The style and type of stunts or 'manoeuvres' flown vary greatly in both difficulty and intesity. Basic gentlemanly aerobatics focus primarily on the sensations you feel in the cockpit and are generally just good fun. Competition and Air Show aerobatics are more concerned with the external appearance of the aircraft to a judging panel or crowd. Competition aerobatics focus on precision flying and positioning, this is the most physically and cognitively challenging of all aerobatic flight, involving huge G-Forces on the body whilst demanding the upmost concentration on piloting your aircraft. Air show aerobatics whilst not so challenging allow pilots to show off thier skills and aircraft in a less precise and more freestyle manner, making the aircraft appear to be 'out of control' whilst ensuring you do exactly the opposite.
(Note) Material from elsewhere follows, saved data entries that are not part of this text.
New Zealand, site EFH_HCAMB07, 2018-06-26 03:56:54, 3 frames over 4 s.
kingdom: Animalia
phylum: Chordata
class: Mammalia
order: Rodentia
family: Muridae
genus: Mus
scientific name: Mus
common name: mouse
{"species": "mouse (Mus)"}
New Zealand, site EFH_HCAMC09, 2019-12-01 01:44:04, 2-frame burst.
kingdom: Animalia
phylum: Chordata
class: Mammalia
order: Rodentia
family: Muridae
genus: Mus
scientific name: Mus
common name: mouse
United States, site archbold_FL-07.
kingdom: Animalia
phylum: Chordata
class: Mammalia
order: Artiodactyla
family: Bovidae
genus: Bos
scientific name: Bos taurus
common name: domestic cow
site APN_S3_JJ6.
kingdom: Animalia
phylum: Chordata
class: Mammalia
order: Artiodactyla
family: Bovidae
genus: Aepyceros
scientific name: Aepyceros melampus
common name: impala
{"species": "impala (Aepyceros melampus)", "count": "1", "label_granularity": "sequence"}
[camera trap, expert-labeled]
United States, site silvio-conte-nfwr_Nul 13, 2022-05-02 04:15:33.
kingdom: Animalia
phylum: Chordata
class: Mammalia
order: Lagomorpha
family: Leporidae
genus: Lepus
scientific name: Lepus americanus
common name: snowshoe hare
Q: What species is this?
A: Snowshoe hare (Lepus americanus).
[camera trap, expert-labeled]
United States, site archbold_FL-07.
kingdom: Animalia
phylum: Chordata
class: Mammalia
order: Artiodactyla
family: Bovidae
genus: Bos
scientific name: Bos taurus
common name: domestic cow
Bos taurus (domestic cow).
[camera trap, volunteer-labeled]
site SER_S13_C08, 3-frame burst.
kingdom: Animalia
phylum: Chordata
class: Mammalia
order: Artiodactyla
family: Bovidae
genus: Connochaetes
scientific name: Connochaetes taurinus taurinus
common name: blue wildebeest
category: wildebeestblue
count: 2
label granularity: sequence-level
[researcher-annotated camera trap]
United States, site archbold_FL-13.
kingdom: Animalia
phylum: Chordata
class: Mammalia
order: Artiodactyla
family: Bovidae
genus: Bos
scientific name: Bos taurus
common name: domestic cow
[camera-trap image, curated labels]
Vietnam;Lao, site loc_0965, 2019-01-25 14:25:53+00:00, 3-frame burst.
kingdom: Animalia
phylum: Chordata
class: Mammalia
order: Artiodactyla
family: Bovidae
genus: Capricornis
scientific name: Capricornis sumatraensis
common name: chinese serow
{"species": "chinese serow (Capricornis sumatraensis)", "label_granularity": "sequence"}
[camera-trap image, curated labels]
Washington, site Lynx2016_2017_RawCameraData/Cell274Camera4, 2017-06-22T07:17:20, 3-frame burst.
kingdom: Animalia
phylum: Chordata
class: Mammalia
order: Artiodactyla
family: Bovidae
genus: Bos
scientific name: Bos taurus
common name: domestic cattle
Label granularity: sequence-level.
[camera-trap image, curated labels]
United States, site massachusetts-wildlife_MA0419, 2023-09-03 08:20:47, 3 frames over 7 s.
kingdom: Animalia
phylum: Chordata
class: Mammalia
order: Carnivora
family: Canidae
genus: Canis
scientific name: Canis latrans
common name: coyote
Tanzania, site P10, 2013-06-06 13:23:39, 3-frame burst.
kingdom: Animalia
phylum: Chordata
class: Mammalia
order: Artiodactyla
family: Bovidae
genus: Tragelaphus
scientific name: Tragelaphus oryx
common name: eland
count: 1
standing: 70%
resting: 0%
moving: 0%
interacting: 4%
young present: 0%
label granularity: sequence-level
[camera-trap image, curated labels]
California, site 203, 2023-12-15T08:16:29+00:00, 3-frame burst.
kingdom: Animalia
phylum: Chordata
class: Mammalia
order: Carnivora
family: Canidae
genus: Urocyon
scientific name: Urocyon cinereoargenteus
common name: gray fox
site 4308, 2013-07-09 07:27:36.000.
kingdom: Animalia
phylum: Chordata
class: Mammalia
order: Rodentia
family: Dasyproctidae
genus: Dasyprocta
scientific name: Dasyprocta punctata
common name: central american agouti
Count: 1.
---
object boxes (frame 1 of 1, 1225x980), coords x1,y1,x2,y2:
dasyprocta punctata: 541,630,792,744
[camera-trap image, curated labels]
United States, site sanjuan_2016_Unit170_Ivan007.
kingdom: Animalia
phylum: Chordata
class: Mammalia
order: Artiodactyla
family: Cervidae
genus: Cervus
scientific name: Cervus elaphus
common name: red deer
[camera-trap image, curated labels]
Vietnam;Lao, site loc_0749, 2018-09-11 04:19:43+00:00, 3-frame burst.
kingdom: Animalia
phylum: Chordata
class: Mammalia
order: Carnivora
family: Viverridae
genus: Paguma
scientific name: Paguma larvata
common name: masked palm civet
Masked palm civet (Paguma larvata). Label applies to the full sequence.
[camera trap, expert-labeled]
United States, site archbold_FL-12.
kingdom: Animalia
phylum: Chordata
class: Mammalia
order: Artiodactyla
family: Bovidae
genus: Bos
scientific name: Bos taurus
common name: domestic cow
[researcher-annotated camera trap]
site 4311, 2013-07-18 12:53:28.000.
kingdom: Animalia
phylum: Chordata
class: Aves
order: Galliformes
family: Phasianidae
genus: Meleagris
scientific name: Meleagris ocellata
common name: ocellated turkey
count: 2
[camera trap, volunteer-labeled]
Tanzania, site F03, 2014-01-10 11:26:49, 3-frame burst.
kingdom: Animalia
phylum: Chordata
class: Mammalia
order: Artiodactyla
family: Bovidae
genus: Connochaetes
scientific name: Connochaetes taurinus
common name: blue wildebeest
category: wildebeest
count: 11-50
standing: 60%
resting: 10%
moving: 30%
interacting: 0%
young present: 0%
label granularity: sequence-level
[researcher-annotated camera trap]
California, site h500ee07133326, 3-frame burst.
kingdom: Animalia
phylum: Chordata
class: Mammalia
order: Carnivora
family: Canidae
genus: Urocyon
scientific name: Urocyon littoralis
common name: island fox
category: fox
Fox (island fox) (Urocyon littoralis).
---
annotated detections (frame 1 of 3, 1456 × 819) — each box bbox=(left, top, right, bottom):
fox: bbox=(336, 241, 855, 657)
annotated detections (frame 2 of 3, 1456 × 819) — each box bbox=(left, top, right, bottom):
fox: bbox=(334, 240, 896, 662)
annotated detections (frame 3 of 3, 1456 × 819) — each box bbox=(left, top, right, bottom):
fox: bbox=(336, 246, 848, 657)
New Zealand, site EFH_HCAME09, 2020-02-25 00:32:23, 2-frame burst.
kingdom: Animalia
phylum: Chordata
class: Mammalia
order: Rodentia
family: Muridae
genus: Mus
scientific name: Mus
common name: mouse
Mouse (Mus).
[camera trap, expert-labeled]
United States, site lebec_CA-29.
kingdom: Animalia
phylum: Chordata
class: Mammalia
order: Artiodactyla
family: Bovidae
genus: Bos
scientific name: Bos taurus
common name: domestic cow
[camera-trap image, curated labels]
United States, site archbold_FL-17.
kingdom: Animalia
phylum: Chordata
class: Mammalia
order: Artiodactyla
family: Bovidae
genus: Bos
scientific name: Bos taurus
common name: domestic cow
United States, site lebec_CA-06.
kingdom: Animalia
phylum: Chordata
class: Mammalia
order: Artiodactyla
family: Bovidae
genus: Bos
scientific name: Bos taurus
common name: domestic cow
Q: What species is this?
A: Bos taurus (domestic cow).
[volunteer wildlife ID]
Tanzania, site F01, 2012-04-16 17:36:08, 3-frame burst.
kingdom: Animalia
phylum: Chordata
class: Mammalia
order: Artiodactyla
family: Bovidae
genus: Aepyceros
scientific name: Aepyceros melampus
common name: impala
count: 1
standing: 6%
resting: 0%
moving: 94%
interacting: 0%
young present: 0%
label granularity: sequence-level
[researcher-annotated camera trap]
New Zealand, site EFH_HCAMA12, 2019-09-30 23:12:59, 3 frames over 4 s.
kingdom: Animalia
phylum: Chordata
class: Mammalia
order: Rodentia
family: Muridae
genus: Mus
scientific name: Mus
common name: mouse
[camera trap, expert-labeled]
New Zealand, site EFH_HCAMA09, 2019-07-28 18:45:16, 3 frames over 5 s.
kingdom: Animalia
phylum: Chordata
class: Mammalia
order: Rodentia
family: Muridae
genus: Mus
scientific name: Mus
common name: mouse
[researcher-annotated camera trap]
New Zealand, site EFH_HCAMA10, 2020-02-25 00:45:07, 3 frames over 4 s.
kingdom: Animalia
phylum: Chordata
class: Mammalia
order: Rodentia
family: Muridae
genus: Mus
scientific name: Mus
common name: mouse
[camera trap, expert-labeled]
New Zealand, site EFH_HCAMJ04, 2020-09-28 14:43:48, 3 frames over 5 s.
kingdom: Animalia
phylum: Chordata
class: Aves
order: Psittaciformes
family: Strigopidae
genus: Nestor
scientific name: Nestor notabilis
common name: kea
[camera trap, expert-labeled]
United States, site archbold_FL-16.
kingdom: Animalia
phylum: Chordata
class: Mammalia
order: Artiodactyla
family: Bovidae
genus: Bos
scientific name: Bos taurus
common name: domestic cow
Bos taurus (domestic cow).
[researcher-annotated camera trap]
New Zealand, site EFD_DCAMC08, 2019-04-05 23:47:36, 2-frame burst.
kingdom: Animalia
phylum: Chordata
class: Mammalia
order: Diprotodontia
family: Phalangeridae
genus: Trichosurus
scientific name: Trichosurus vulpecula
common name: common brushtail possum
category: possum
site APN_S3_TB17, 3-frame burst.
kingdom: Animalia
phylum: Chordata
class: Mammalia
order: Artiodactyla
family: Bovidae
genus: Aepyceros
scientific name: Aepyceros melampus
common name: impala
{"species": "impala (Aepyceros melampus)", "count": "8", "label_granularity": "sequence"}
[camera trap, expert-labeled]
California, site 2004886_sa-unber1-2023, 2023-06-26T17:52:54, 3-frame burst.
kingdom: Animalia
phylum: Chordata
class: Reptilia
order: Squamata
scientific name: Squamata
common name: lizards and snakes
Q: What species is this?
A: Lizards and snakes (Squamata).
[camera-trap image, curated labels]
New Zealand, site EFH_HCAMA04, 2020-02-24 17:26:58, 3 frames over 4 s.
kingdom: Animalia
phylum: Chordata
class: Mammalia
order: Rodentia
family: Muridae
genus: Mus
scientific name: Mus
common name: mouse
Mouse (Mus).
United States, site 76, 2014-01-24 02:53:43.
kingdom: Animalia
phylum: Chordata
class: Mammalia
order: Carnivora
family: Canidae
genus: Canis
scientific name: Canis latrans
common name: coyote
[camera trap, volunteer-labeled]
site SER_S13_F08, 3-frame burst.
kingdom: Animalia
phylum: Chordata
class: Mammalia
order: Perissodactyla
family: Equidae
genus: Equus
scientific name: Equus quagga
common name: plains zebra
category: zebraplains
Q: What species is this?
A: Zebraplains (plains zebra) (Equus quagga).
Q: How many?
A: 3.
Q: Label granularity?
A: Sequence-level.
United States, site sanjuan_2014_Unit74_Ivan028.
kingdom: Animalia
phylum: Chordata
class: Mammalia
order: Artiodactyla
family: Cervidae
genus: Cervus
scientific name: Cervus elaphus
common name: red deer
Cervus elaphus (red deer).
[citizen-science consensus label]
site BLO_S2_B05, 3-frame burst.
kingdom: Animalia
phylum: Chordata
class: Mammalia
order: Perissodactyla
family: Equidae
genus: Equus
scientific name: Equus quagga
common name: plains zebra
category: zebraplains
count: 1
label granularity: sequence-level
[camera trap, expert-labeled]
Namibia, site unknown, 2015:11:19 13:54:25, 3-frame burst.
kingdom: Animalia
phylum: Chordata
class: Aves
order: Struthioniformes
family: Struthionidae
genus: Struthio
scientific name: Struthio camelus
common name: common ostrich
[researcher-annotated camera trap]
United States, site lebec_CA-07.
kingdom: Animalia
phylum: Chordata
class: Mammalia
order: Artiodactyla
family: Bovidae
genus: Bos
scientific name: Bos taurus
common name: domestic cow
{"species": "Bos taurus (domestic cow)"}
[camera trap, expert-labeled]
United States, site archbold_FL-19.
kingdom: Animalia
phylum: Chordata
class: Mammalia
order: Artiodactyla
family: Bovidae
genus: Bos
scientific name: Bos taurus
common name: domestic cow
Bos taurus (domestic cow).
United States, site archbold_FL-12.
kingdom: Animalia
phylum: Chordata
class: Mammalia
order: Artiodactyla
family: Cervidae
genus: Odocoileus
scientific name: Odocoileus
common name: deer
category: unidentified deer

This is the force experienced by your body throughout aerobatic flight measured in multiples of the force of gravity. Whilst you sit there reading this you are currently experiencing 1 G, or 1 x the force of gravity. Under a 2 G positive load you would feel twice as heavy as you do now, lifting your arms and legs, even keeping your head up becomes dificult as they now appear to weigh twice as much. Zero G is the equivalent of falling of floating in outer space, it feels like the initial drop of a skydive or bungy jump. If we were to push through 'Zero G' into the other side and out accelerate gravity, we would in effect reverse the effect of gravity and experience 'Negative G'. Under negative G the body is subject to very large and intense pressures and is not for the faint of heart. The EXTRA 300 is certified for flight at up 10 positive and 10 negative G's.
The Aresti code is a type of short hand or hieroglyphics used by pilots to represent the flown manoeuvres in a written form. This allows aerobatic pilots to sumarise thier routines into small graphical representations that can be mounted in the cockpit and referred to in flight without consuming valuable cockpit space.